Basilico et Daolio au sommet

Chez les hommes, Grégory Basilico s’est imposé en 6 h 32’32 devant Thibault Jean, deuxième en 6 h 44’48, et Antoine Freymond, troisième en 7 h 18’23. Pour sa première couronne mondiale sur l’Ultra, Basilico ajoute une sixième médaille d’or mondiale à un palmarès déjà immense. Une performance incroyable sur un parcours où il fallait autant savoir courir que résister.

Chez les femmes, Sabrina Daolio l’emporte en 8 h 17’21, seulement deux minutes devant Külli Sizask, deuxième en 8 h 19’09. Ulrikke Evensen complète le podium en 8 h 21’17. Quatre minutes séparent ainsi les trois premières après plus de huit heures d’effort. Daolio a réalisé cet exploit après s’être tordu la cheville avant le huitième kilomètre, poursuivant près de sept heures dans la douleur.

Quand le trail ne suffit plus

Avec 800 finishers issus de 46 nationalités et environ 33 % d’abandons, Morzine a rappelé que l’Ultra Spartan n’était pas simplement un trail auquel on aurait ajouté quelques obstacles. La montagne use les jambes, mais les ateliers techniques terminent le travail sur les bras, la coordination, le grip et la lucidité.

Le témoignage de Perrine Abadie, recueilli par le podcast ⁠Dans la Tête d’un Coureur, le résume parfaitement. Cette traileuse de très haut niveau, dont la cote UTMB approche les 700, a été mise à plat par l’enchaînement des obstacles, au point que les cinq derniers kilomètres de sa première boucle lui ont demandé près d’une heure. Elle a finalement renoncé avant de repartir. Morzine sanctionne immédiatement celui ou celle qui n’est préparé qu’à une seule dimension de l’effort.

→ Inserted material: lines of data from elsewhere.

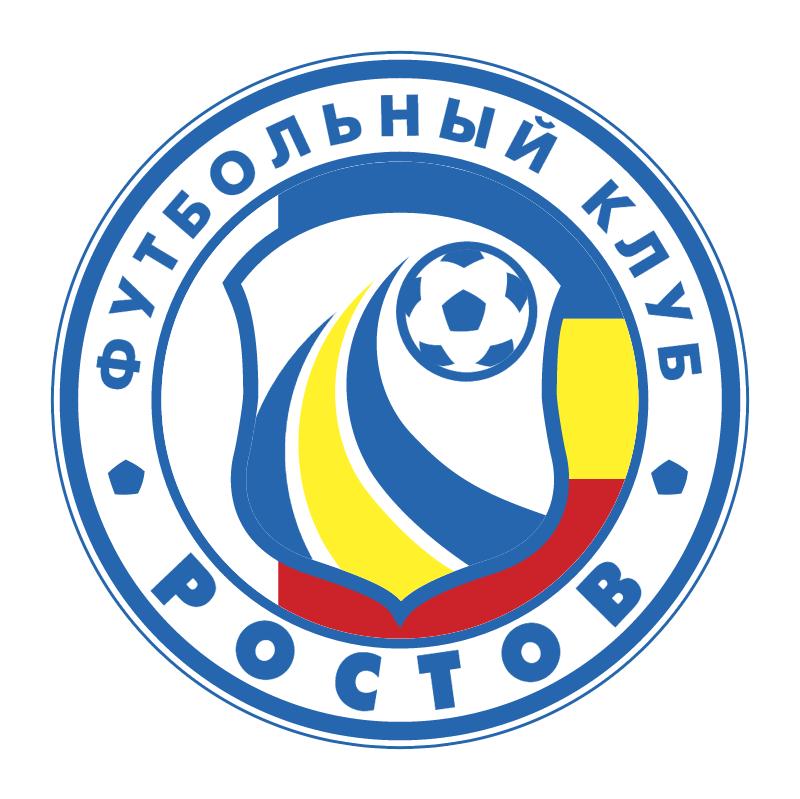 FC Rostov vector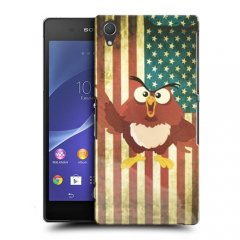 Funda Gel Xperia Z2 Buho US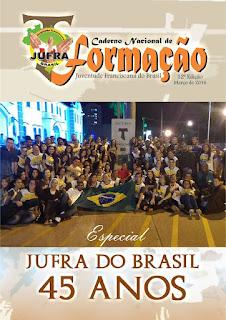 JUFRA DO BRASIL LANÇA 12ª EDIÇÃO DO CADERNO NACIONAL DE FORMAÇÃO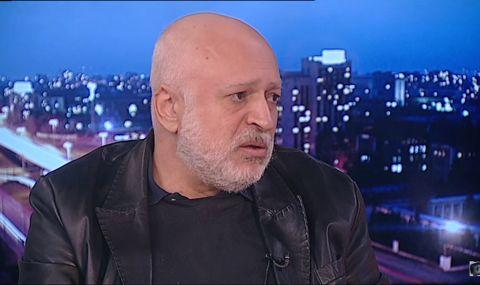 Проф. Минеков: Шайката е обречена! Правителство на Борисов повече няма да има (ВИДЕО)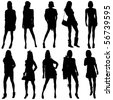 Vector Fashion Model Silhouettes. This fashion illustration is perfect for a variety of different design projects. - stock vector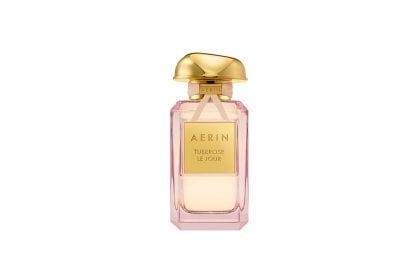 la-tuberosa-il-fiore-piu-carnale-della-profumeria-AERIN_Tuberose_Product on White_Le Jour 50ML_No Expiry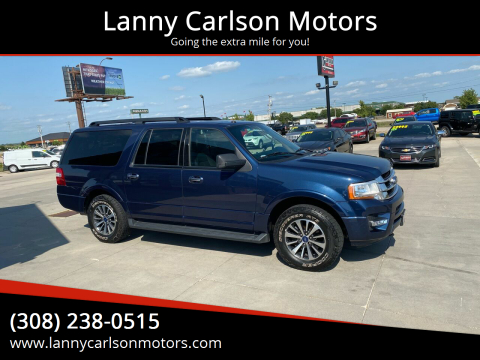 2015 Ford Expedition EL for sale at Lanny Carlson Motors in Kearney NE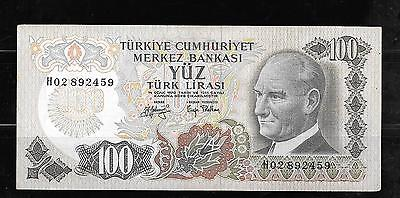 TURKEY #189b 1972 VF CIRC LARGE 100 LIRA BANKNOTE PAPER MONEY CURRENCY NOTE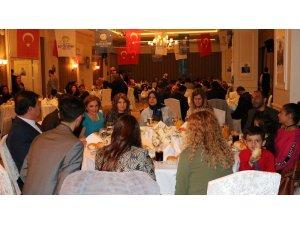 Van'da Malatyalılar gecesi düzenlendi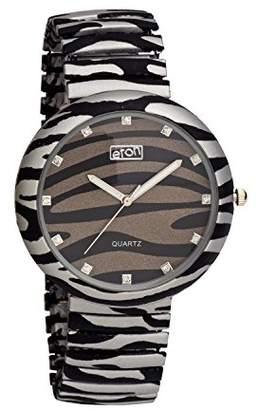 Eton Womens Analogue Classic Quartz Watch with None Strap 3117J-ZB
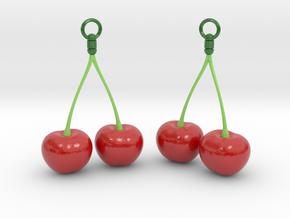 Cherry Earrings in Glossy Full Color Sandstone
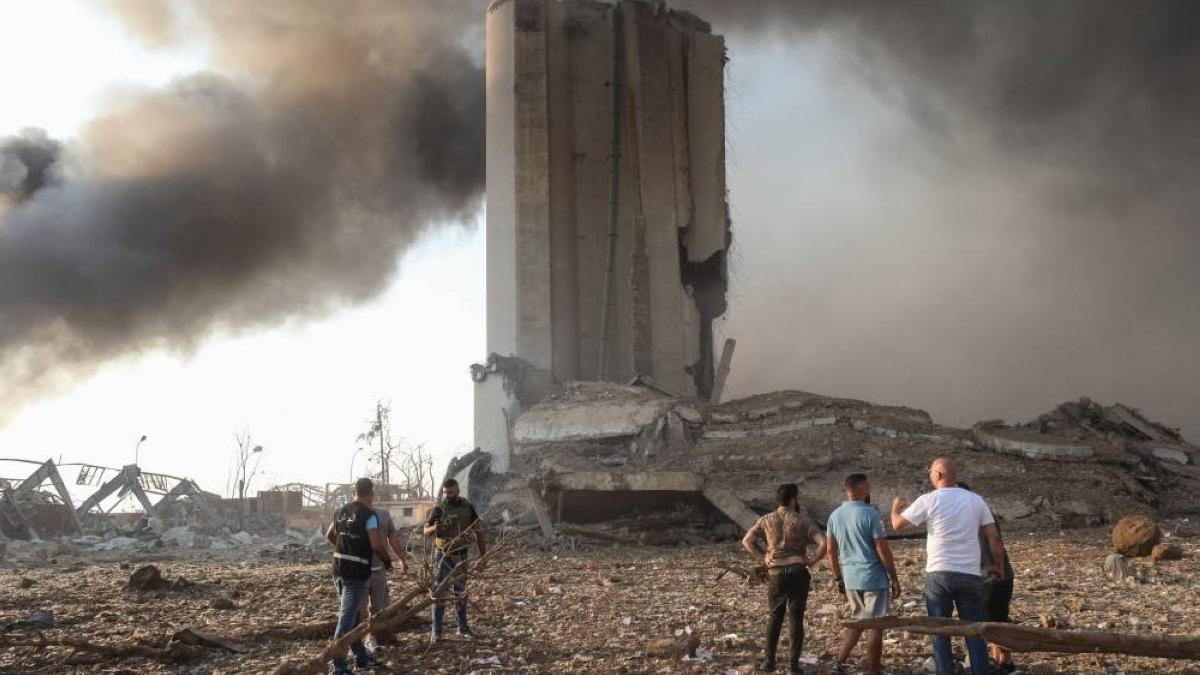 إنفجار لبنان٣-1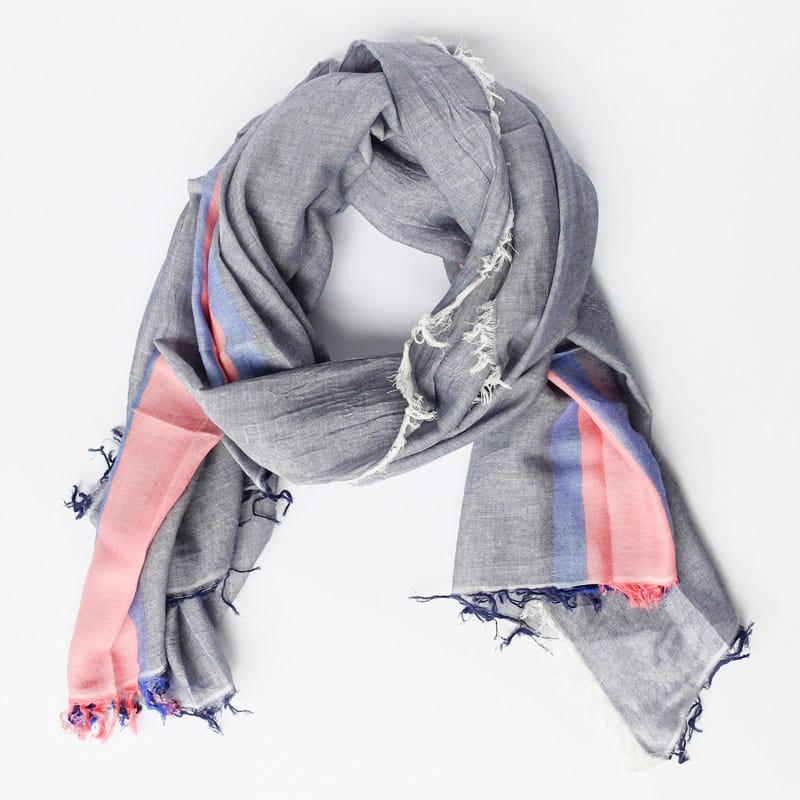 Tres Cotton Scarf Blue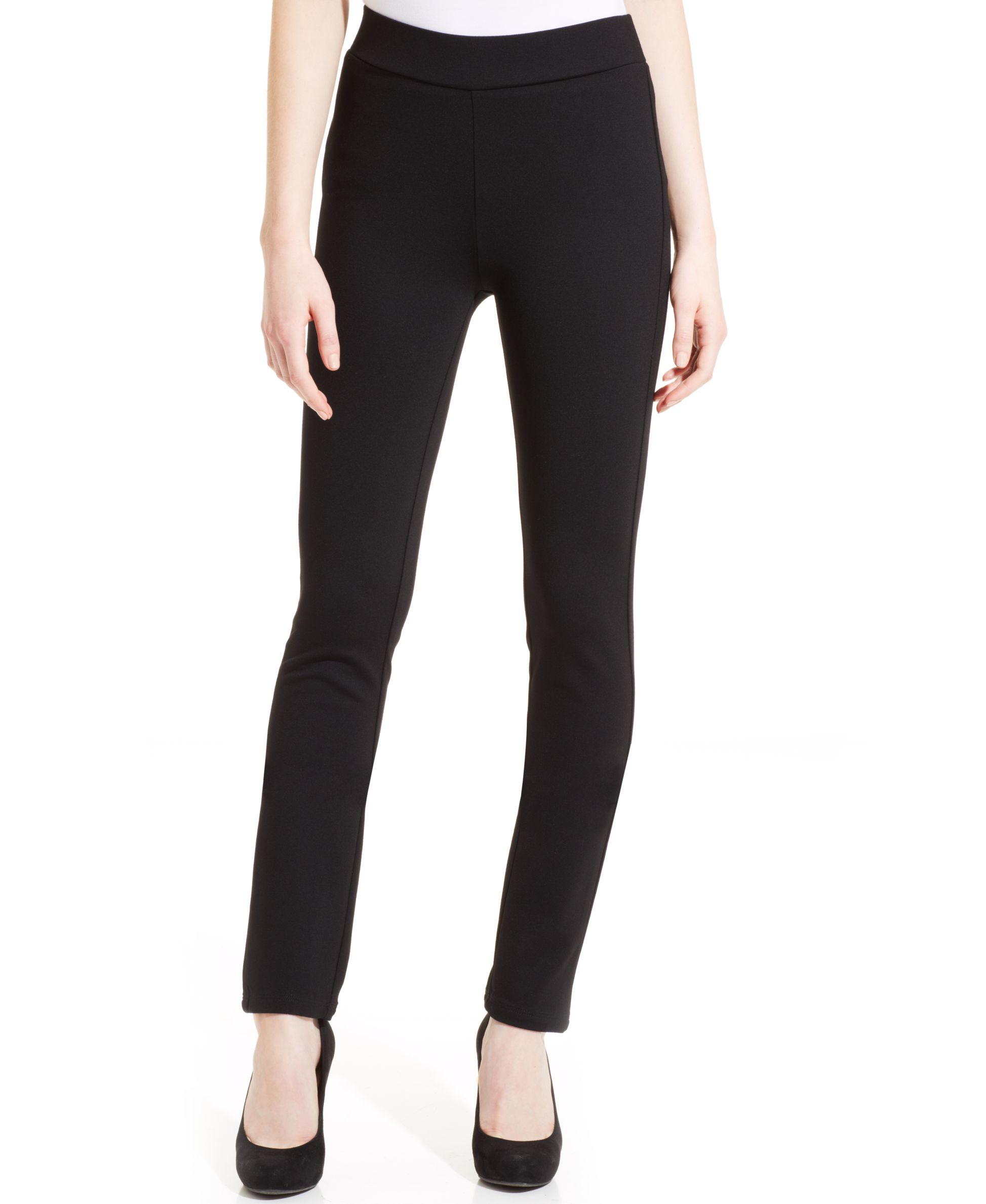 womens black ponte knit pants photo - 2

Une course magnifique, mais des questions légitimes

Cette édition doit toutefois conduire l’organisation à se remettre en question. La barrière horaire annoncée autour du kilomètre 32 apparaissait entre les kilomètres 34 et 36 sur plusieurs traces GPS que nous avons consultées. Sur un tel terrain, deux à quatre kilomètres supplémentaires modifient profondément un plan de course. Des coureurs Open ont ainsi été contraints à l’abandon alors qu’ils pensaient encore pouvoir poursuivre.

Nos retours de terrain font également apparaître un problème d’approvisionnement en eau : sur les deux premiers ravitaillements, plusieurs coureurs n’ont pas pu refaire correctement le plein et ont dû attendre le troisième pour remplir leurs poches. À cela s’ajoute le problème de balisage reconnu par Spartan, qui a touché plusieurs hommes de tête. Ces difficultés n’effacent en rien la beauté de l’événement, mais elles interrogent nécessairement la logistique attendue d’un championnat du monde.

Morzine, évidemment

Dix ans après la première Spartan organisée ici en 2016, Morzine reste un théâtre incomparable. Spartan avait initialement annoncé Big Bear pour accueillir l’édition 2026, avant de revenir sur sa décision. Difficile, une fois sur place, de ne pas comprendre pourquoi.

Les championnats du monde Ultra reviendront à Morzine le 2 juillet 2027. C’est une excellente nouvelle. Parce que malgré ses imperfections, cette course possède quelque chose que peu d’événements peuvent fabriquer : un territoire, une identité, une brutalité et une beauté capables de révéler les athlètes autant que les êtres humains.